Posted by Isabella Pedraza Pineros on November 02, 2022 · 2 mins read

Today’s lecture reminded me of a hilarious real-life experience of using the “Wizard of Oz” method.

I’ve worked with startups since my freshman year, having seen the process of seed funding, being in a Techstars incubator, Series A funding, and now, ramping up to Series B funding.

Some context: the startup I was working for at the time was in the midsts of the Techstars incubator and building out their MVP. However, in order to onboard industry experts to be interested in our product (and perhaps provide funding or advice), we needed to demo the functionality of our MVP without having fully implemented the backend yet.

This lead to one the most stressful, but also funniest, moments of my life in startups.

We were ramping up to perform a demo of the product, and somehow, I was assigned as the team lead for this “Wizard of Oz” moment.
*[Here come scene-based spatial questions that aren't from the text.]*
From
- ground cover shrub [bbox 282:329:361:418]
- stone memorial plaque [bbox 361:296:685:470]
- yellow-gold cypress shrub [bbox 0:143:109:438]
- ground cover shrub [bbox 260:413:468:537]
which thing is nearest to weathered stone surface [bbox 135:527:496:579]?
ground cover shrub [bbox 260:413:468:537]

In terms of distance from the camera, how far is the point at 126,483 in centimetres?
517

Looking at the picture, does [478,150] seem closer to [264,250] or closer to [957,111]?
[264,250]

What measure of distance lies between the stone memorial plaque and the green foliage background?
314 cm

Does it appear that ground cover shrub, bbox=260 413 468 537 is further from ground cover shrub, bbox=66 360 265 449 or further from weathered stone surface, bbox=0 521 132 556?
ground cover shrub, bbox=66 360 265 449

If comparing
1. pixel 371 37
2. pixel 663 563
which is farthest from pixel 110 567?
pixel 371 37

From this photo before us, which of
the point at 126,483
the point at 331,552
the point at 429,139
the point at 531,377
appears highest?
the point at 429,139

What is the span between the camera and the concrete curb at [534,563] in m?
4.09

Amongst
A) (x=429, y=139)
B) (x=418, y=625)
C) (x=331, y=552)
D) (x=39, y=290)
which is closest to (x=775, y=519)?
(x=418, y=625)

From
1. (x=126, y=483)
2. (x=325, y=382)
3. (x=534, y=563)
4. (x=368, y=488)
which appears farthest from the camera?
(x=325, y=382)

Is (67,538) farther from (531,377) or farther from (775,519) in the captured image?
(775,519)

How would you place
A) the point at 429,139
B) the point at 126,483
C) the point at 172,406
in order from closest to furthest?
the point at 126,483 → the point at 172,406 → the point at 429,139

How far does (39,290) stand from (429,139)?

I ended up having to lead “practice rounds” with the entire team, having the founders “perform the demo,” and frantically putting together a result by hand with the rest of the team.

The way this would work would be:

  1. The user would submit a photo
  2. We would show a “Processing” screen in the meanwhile
  3. Our founders would distract the user with details about the MVP, potential use cases, etc.
  4. The rest of the team, including myself, would be performing manual analyses on this photo
  5. After a maximum of 5 minutes, we would return this result as a “automated” email to the user
  6. The user would review the results

As you can imagine, the logistics of this were a nightmare – but somehow, we pulled it off!

I remember the celebration we had after that demo – it was grand old time. We were all still forced to be virtual due to COVID restrictions, but I promise you, that Zoom was “lit.”

To summarize, the “Wizard of Oz” technique is actually more common than most people think, and its actually used in industry (especially with startups).